Tuesday, March 16, 2010

strategic packing

If you have not already done so, go read my last two posts to get up to speed. Otherwise, you'll wonder what I'm talking about here.

I'm in the midst of trying to complete a handover at work, let clients know I am leaving, and generally pack up all my stuff that I have here. The work handover is pretty self-explanatory, right? Letting clients know is also mostly self-explanatory but I should say mine is the face they normally see at meetings. And packing, well, it's something I'm fairly good at now.

I have done a good job of holding the party line and not acquiring very many things while here. It helps to be a heartless and non-sentimental robot. In fact, outside of soft goods (sheets, towels) and kitchen-ware, I have added almost nothing to my realm while here. Additionally, I have managed to wear a good number of socks and other clothing basics down to near-rag status and these items will not find their way into any of my bags or boxes. However, I have discovered that I possess way more black and brown socks than I think is necessary. Additionally, almost all the clothes I plan to wear for the next few days will be items consigned to the trash pile when I leave. Furthermore, my clothing is getting a good review and several more items will be left here for donation. Perfectly useful, maybe a little worn, but just clothes I never wear and will definitely never wear in Congo. Really now, I only wore turtlenecks in the high desert winters of Farmington. I do have some jackets/coats that will make their return/arrival to California where they can just hang out in a closet and look cool, or possibly warm. That average low of 65 degF in July (remember: southern hemisphere) is going to be awful tough to cope with.

Everything will eventually be whittled down for the plane ride into two suitcases, a carry-on (a small proper carry-on), and my personal item (a backpack which I concede is on the large side but we've all seen purses the size of Flemish rabbits that qualify as "personal items" that could resupply commando teams if air-dropped. This is even with my awesome nesting plan for a bag within a bag and I'll likely leave a bag back in California. This will make the bag heavy, but one way or another, it's either an overweight bag or a third checked bag and the fee be damned since it's getting expensed.
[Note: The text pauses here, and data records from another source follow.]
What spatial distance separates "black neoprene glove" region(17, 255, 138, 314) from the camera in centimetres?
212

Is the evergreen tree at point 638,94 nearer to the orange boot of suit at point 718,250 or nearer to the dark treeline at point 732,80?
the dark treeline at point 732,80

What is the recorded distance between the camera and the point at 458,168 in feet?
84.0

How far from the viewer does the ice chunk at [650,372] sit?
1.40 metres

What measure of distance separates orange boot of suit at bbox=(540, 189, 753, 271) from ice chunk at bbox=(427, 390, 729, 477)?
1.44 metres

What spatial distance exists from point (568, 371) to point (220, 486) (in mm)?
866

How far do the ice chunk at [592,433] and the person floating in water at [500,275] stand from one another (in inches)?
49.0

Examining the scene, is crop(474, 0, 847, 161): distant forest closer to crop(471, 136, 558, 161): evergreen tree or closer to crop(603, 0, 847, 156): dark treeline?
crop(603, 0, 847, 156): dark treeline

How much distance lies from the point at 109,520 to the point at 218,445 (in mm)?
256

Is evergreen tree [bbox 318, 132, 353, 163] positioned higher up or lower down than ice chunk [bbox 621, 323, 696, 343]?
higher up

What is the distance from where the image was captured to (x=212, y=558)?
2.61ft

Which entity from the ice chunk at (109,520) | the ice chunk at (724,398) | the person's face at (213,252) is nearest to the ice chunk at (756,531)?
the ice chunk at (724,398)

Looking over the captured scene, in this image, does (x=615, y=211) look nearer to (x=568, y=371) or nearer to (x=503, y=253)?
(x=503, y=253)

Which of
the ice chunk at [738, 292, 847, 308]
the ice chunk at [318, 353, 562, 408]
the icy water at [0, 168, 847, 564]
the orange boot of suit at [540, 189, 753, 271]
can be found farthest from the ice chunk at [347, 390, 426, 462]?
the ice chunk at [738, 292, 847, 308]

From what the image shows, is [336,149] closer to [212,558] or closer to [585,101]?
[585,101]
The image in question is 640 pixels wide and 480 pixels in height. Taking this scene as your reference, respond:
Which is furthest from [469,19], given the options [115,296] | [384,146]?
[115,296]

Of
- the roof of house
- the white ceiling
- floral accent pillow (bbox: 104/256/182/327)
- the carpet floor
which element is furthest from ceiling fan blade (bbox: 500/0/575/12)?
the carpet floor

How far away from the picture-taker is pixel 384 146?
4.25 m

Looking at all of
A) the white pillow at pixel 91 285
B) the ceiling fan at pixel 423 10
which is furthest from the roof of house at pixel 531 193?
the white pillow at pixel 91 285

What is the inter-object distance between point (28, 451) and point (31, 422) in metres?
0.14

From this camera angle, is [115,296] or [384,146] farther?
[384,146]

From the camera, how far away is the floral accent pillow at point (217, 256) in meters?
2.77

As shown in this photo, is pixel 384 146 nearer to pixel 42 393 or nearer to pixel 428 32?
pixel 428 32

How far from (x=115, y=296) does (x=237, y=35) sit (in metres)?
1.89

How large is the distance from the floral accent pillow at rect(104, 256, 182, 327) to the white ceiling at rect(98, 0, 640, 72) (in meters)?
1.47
Of course, my suitcase mastery is only part of the equation. The other part if the crafty packing of two boxes from work with ostensibly mostly work-related materials, but there's always wiggle room. The truth is that blankets and towels are excellent for packing with books and binders of papers because they help to pad the books and also to provide lighter filler material because a box of nothing but books is heavy and will likely break. My life, somehow condensed into a Ford Fiesta's cargo space worth of stuff. Charming.

2 comments:

H-goulash said...

Did you acquire any other native arts & crafts stuff that you cannot find in the US just to remind you that you were in Hungary? Donate the winter clothes to others since you won’t need them any more. Anything things you can easily replace, then give them away. Don’t waste your time to pack them.

Don’t forget to bring some good Hungary paprika home. It’s hard to find here except some cheap and not so good one. We'll make some Hungarian goulash!

Scott said...

While it would be technically correct (the best kind of correct) to refer to 4* South as "the Southern Hemisphere", I laugh at the notion of pretending any location between the 23s (or hell even the 30s) has seasons, which was decidedly your implication.